Coronavirus, medici e tamponi
Così il territorio (non) è attrezzato

Fase 2: siamo in grado di scoprire subito un focolaio? A Como poche le novità attuate per farsi trovare pronti - Soltanto tre le squadre di sanitari per 600mila abitanti

Como

Le unità speciali anti coronavirus, le cosiddette Usca, avrebbero dovuto seguire ciascuna 50mila abitanti, invece sul territorio comasco ne è stata attivata una ogni 200mila residenti. I tamponi? Stanno aumentando ma ancora non bastano. e non c’è chiarezza sui test sierologici, il via libera della Regione tarda ancora.

Ora che possiamo scrupolosamente e con cautela tornare ad uscire di casa occorre chiedersi se saremo o meno capaci di individuare subito un eventuale piccolo di casi, il cosiddetto focolaio, e poi evitare che il virus dilaghi.

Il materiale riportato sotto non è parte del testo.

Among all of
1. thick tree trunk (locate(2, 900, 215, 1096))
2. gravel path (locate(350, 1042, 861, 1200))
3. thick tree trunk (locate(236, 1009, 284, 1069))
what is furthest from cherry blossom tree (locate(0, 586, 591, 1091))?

I segnali, al momento, non sono rassicuranti.

Con i ricoveri in diminuzione uno dei punti chiave è il monitoraggio delle persone con sintomi e per questo isolate a domicilio. Per farlo la Regione ha dato disposizione a fine marzo alle Ats di creare delle equipé di medici chiamate Usca, attrezzate per entrare nelle case dei possibili casi positivi. Ad oggi nel Comasco c’è una Usca in città, una a Erba e una in attivazione a Fino Mornasco. Niente a Menaggio e nemmeno come ipotizzato nel Marianese. Ats ha fatto sapere che l’unità di Fino Mornasco «andrà a rafforzare l’attività sul territorio, come supporto importante per i medici di base, che possono chiederne l’attivazione. Serve per la gestione domiciliare del paziente, in particolare con sintomi da covid, attraverso un costante monitoraggio telefonico e, qualora ritenuto opportuno, con visite al domicilio. A breve partirà anche il telemonitoraggio. Le nostre squadre saranno dotate di opportuni strumenti tecnologici che consentiranno di verificare a distanza ed in tempo reale i parametri clinici».

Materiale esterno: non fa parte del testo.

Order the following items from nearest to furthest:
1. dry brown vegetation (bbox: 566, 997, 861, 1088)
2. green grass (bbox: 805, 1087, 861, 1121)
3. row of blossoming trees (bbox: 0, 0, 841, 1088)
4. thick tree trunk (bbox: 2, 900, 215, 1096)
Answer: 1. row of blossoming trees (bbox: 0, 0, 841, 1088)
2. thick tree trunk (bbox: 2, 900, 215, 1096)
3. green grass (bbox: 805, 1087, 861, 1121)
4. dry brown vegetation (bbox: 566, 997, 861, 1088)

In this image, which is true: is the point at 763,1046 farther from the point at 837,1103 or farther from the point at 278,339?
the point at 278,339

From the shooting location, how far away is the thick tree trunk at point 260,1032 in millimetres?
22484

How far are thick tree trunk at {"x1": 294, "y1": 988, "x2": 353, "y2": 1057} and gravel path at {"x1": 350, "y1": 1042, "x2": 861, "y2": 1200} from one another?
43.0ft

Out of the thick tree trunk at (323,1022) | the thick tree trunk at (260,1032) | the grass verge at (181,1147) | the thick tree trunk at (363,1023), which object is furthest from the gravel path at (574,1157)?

Le indicazioni date dal governo fin da marzo però dicono altro: «Al fine di consentire al medico di garantire l’attività assistenziale ordinaria le regioni istituiscono, entro dieci giorni dall’entrata in vigore del presente decreto, presso una sede di continuità assistenziale già esistente una unità speciale ogni 50mila abitanti per la gestione domiciliare dei pazienti Covid che non necessitano di ricovero ospedaliero». Tre Usca per i quasi 600mila comaschi significa un bacino di 200mila abitanti ciascuna, non 50mila come prevedeva Roma.

E cosa succede se scoppia un focolaio? «Per ora noi medici siamo tenuti a fare la segnalazione dei casi attraverso un portale informatico regionale – spiega Giuseppe Enrico Rivolta, medico nel direttivo dell’Ordine – che stanno potenziando. Poi l’intervento di Usca, il tampone o il ricovero dipendono dallo stato clinico».

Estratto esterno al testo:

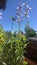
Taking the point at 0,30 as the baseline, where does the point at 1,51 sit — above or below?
below

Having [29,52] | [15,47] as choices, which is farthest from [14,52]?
[29,52]

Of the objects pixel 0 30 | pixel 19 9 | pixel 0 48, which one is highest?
pixel 19 9

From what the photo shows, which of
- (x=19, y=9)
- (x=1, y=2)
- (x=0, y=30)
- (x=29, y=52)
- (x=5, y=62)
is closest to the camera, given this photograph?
(x=5, y=62)

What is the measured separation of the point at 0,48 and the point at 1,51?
0.03 meters

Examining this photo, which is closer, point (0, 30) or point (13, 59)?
point (13, 59)

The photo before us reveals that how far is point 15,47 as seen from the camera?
1703 mm

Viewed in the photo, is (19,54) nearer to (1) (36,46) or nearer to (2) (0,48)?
(2) (0,48)

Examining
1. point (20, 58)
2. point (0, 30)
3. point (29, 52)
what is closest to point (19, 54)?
point (20, 58)

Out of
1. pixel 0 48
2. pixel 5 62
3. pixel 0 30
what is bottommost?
pixel 5 62

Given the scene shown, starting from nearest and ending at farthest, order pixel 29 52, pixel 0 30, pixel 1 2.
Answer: pixel 0 30 → pixel 1 2 → pixel 29 52

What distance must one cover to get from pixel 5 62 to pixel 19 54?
0.43ft

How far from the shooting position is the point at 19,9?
2496 millimetres

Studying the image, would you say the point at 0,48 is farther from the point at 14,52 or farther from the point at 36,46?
the point at 36,46

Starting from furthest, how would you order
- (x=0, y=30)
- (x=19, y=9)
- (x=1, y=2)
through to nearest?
(x=19, y=9), (x=1, y=2), (x=0, y=30)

«Il nostro lavoro non è cambiato – dice Marco Fini, medico di famiglia in città – Scoperti i sintomatici o i positivi, facciamo scattare la quarantena cercando di isolare i pazienti al meglio. Per due settimane o anche più. Ora c’è perlomeno un deciso aumento dei tamponi sul territorio». Al momento per il tampone l’Ats invia il paziente forse guarito in via Castelnuovo, il entra in auto e il test viene effettuato direttamente dal finestrino, senza scendere. I medici però fanno notare che, in assenza di sintomi, al momento non vengono sottoposti a tampone i parenti che hanno condiviso la quarantena con la persona contagiata.